Depths of Peril Interview

RPGCodex interviewed Steven Peeler to ask him about the circumstances around the release of Depths of Peril and its reception, and more.
What would you have done differently, given a choice? Also, what are your best and worst DoP design decisions?

Looking back on the project, I would probably say something I would do differently is bringing in artists a bit earlier in the project. This turned out fine in the end, but finding artists and getting good progress on the artwork was pretty stressful for me during a lot of the project.

I think the best design decision of the project was including the covenant gameplay. Not only is this one of the biggest distinguishing features of Depths of Peril, but it is also the feature that led to other important unique things in the game like consequences to your actions and the very dynamic world. The covenants is one of those features that changes just about everything in the game. They adventure in the world, they can solve quests before you do, they start wars and raid other covenants including yours, they help out when the town is attacked, they can grab recruits before you do, guards, rumors, and crystals all are due to the covenant gameplay, they can destroy your covenant, and the list just goes on and on.
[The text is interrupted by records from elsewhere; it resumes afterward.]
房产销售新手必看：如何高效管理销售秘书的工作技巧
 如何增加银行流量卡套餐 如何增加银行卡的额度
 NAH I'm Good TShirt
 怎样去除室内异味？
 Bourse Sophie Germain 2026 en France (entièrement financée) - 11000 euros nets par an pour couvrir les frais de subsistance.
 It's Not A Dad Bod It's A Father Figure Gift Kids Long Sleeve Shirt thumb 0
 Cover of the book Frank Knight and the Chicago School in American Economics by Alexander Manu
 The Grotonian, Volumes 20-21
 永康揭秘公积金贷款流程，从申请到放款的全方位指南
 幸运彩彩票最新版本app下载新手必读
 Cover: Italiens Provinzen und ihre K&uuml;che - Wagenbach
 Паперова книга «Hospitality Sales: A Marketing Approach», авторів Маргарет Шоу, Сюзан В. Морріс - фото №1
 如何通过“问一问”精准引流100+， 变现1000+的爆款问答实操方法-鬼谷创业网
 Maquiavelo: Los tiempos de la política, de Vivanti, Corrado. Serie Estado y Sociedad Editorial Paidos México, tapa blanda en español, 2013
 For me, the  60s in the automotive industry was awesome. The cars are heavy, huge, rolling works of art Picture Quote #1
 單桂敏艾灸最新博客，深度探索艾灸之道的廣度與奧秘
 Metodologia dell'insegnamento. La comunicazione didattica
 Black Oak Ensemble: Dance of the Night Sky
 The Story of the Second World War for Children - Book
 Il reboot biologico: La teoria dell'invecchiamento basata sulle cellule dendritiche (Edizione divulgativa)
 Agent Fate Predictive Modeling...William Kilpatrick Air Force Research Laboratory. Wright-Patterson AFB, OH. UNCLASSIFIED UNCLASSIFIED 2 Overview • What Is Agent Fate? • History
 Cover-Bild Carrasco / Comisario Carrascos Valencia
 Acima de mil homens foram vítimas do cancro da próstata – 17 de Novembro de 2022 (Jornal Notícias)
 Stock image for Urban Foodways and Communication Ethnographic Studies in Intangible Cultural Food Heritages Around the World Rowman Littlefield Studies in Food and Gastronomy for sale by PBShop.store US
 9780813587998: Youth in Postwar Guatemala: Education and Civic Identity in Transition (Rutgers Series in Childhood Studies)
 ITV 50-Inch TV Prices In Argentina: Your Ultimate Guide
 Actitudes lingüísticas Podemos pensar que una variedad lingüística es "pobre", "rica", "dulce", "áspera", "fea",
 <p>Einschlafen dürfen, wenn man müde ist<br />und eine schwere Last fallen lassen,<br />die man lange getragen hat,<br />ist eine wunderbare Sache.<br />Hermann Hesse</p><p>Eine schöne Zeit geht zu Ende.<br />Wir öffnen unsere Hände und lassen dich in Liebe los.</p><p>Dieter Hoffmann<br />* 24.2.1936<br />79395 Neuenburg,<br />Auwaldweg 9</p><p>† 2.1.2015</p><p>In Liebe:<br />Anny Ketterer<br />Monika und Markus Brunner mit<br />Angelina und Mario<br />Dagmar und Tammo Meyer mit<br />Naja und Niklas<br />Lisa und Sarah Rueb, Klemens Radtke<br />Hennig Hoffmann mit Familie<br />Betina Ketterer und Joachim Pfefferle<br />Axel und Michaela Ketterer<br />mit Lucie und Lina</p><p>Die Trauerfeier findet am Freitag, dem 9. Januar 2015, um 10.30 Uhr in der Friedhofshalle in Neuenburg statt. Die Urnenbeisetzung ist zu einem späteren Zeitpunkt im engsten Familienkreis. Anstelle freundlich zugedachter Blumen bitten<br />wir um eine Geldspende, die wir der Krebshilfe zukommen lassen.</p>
This is going to sound like a copout, but at the moment I really can't think of a worst design decision. There are plenty of decisions that people are going to disagree with me about, but they all had really good reasons and I haven't changed my mind about them yet. For example, Depths of Peril has lower poly counts than other recent games and doesn't have top of line rendering technology like bump mapping, but if we had included this we couldn't have town attacks and large covenant raids without having a ridiculously high minimum requirement. Although plenty of games do that last part. Another example is leaving multiplayer out. I originally had multiplayer in the game when the game was simpler, but I realized that releasing multiplayer at the same time, as it does with many games, would compromise the single player game. This wasn't acceptable to me, so I decided to make Depths of Peril a single player game only, at least initially.